September 2024
Adriaan Pask
Chief Investment Officer, PSG Wealth
Over the past quarter, South African assets delivered positive returns, with domestic
equities leading the pack at 8.20%. Financials were the standout performer for the
asset class, rising 17.10%. SA property (5.50% q/q) and domestic bonds (7.50% q/q) also
generated positive returns, while SA cash returned a modest 2%. Global assets, on the
other hand, experienced negative returns during the same period. Global equities fell -1%,
while global bonds suffered the most significant decline of -4.60%.
Over the past year, South African property (26.30% y/y) has delivered the strongest return
among the asset classes considered, followed by global equity (16.20% y/y) and South
African equity (10% y/y). South African bonds (13.70% y/y) and cash (8.50% y/y) have
also generated positive returns over the past year. On the other hand, global bonds have
delivered negative returns (-2.40% y/y) over the past year.
Table 1: Asset class returns in rand terms
Domestic funds performance and positioning
Our three domestic multi-asset solutions added absolute value over the second quarter as
sentiment improved. Allocations to domestic government bonds added the most value to
the fixed income building block. The equity component added to returns following improved
domestic market conditions. Stock selection within industrials and financials was a positive
contributor to absolute performance. Discovery, Remgro and ABSA were among the largest
contributors to returns. Stock selection within resources detracted from building block
performance, with AngloGold Ashanti, Gold Fields and Glencore detracted the most.

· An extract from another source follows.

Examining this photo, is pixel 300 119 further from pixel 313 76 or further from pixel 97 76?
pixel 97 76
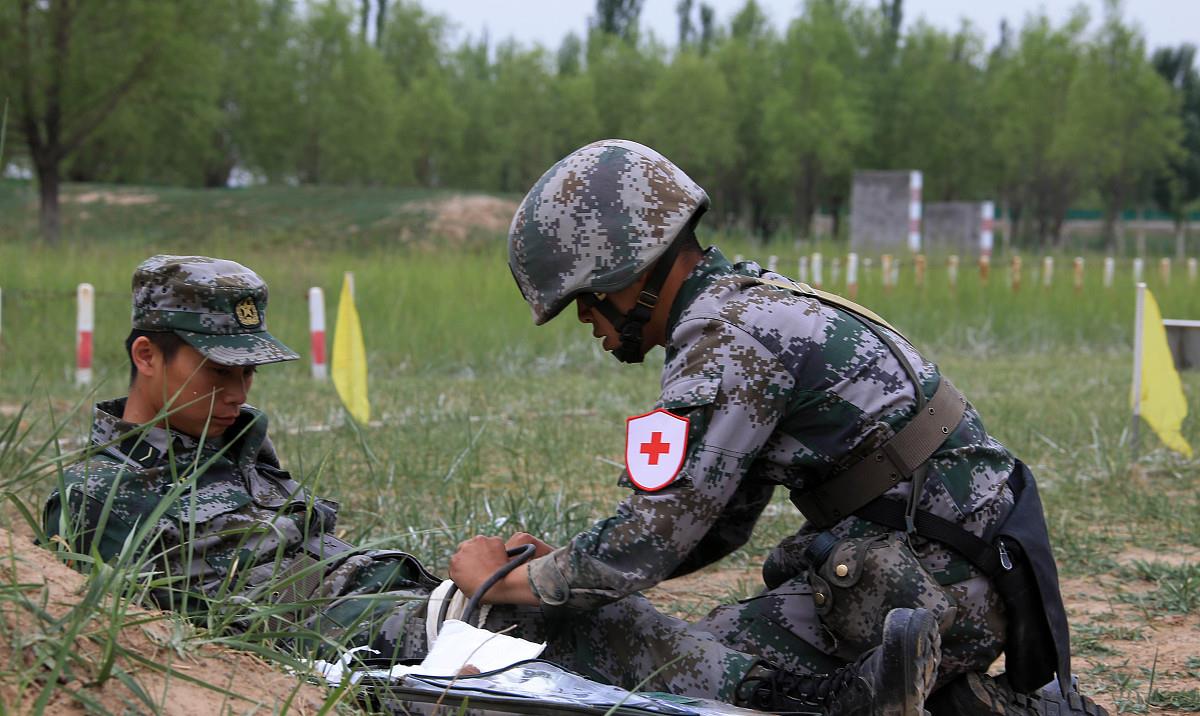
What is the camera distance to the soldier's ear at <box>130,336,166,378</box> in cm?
323

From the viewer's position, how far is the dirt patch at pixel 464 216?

The PSG IM Opportunity Equity fund of funds (FoF) experienced an improved quarter as
SA Inc shares and some of its underlying managers favour rebounded. The fund delivered an
above average return over the period to improve its since inception performance. Perpetua,
which has the largest allocation to industrials in the solution, saw its stock selection in the
sector drive it to be the top performer over the quarter
Table 2: Fund performance versus sector average
Sector and asset allocation
No changes were made to the underlying funds used in the domestic solutions. In the
PSG IM MA Income FoF, our underlying managers trimmed exposure to longer-dated
bonds, deploying it to the belly of the curve. Allocations to domestic cash were also
deployed there given the attractive yields on offer. Allocations to offshore equities fell
marginally on market movement. The portfolio generated an above-average absolute
return over the quarter and continues to outperform the average MA Income category
peer since inception.
The equity building block used in both the Cautious and Growth FoFs added to absolute
returns as security selection within industrials and financials added the most to returns.
AB InBev, Afrimat and Discovery were among the largest contributors to performance.
Selected resource counters limited gains, with AngloGold, Glencore and Amplats
detracting the most over the quarter. As a result, both funds had a stellar quarter which
helped improve since inception performance. Outperformance over their respective
recommended investment horizons also remains robust.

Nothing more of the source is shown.